Types Of Funds: Identified Vs. Semi-Blind

Posted Jan 31, 2020


Qualified Opportunity Zone Funds (QOZFs) come in two main fundamental structures — pre-identified investments or semi-blind pools. In this article, we’ll look at both in detail and explore the advantages and disadvantages of each.

Identified Fund

An identified fund has pre-identified land or opportunities in a Qualified Opportunity Zone, which are being assessed as investments for the fund. These funds can invest in any number of assets, but are typically smaller, usually ranging from one to eight assets. 

The fund sponsor is usually under contract on some or most of the identified land or opportunities. Additionally, the sponsor may have established a joint venture (JV) partnerships with third-party developers/management companies on each opportunity. Depending on the fund, there could already be “shovels in the ground” on one or more of the assets.

There aren’t many unknowns with an identified fund. Investors can read about the properties or opportunities, talk with management, and even visit the sites if they like. This is not the case for all the projects within a semi-blind or blind fund. The primary risk with identified funds is that the fund may commit to more projects than they are able to develop if the fundraising falls short of expectations.

Semi-Blind Fund

Semi-blind funds are fairly opaque. A few projects may be identified or under contract, but the fund may have additional projects in the pipeline that are not currently under the fund’s control and that may or may not end up in the fund. Investors may have limited information on what the fund’s portfolio of investments will look like until all of the projects have been acquired. Instead, investors are going off the sponsor’s track record, or perhaps an “investment thesis” that the sponsor has laid out. For example, a fund might target multifamily, office, and industrial developments in east coast metropolitan areas.
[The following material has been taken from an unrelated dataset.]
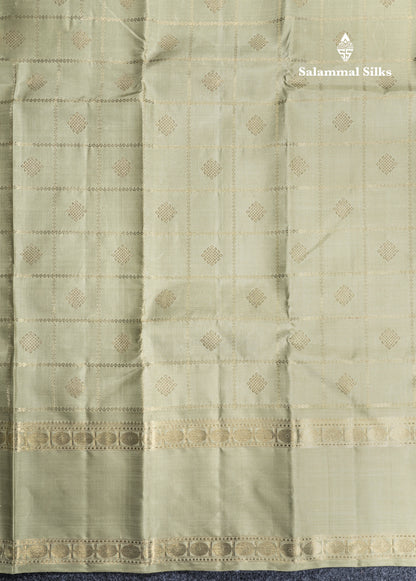 Elaichi Green Traditional Kattam Butta Pure Kanjivaram Silk Saree Pure Zari with Beautiful Double Border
Without clear guidance on what the fund will invest in, investors are assuming a few risks:

  • Uncertainty about the final locations of properties.
  • Uncertainty about the property type (multifamily, industrial, etc.).
  • Difficulty in evaluating economic metrics or cash flows.

For the sponsor, semi-blind funds can be difficult to sell to new investors, meaning those investors outside of the sponsor’s network.
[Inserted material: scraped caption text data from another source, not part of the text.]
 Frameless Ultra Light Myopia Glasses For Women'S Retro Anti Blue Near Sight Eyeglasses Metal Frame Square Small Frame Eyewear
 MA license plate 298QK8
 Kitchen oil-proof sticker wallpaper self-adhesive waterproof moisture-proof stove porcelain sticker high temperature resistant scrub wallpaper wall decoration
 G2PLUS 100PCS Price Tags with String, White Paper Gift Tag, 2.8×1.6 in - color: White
Although there are some inherent risks in this type of structure, semi-blind funds do have their share of advantages. First, a pooled investment structure allows the fund manager to raise funds before acquiring a project. This gives the fund an “all-cash” advantage over other potential buyers who have to raise the money prior to closing, allowing the fund to transact quickly on projects with motivated sellers. Plus, the fund won’t transact on a project that they do not already have the necessary capital raised for. Along with this, a semi-blind fund allows investors to rely upon the expertise of the fund’s manager. Giving an experienced operator the flexibility of vetting deals and making buy/sell decisions on its own allows the fund to pursue deals that seek to produce the highest risk-adjusted returns. 

Also, similar to an identified fund, the semi-blind fund sponsor may have JV partnerships and a few opportunities under contract or even closed on with more being assessed in a project pipeline. This is the fundamental difference between a semi-blind fund and a blind fund, where no projects have been acquired.
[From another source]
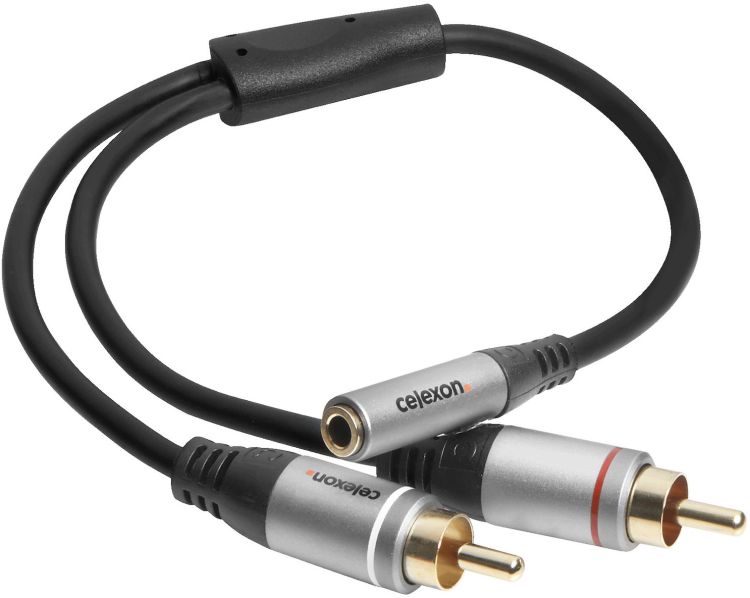 celexon 2x Cinch auf 3,5mm Stereo Klinke M/F Audioadapter 0,25m - Professional Line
For investors who aren’t familiar with the sponsor, they will need to do additional homework such as:

  • Learning about the sponsor’s track record.
  • What kind of similar businesses has the sponsor been involved in?
  • Does the sponsor know how to operate a Real Estate Investment Trust (REIT)?
  • Has the sponsor done development from the ground up?

In the end, a semi-blind fund is just like a blind pool in any other context. The difference is that the sponsor just needs to check off the boxes for a Qualified Opportunity Zone Fund.

Both fund types allow for reinvestment as part of the round two QOZ regulations. Investors don’t have to be tied up in all properties of the fund for ten years. They can exit a single property and invest within a one year period without disrupting the QOZF.

Identified and semi-blind funds are the two main fundamental structures of a QOZF. For some new investors, the fully identified fund may be the better route because there are fewer unknowns. But if investors are comfortable with the sponsor and their fund strategy, semi-blind funds may be a good fit. Both fund types contain risks, and investors should make sure they are comfortable with the investment opportunity before committing their funds.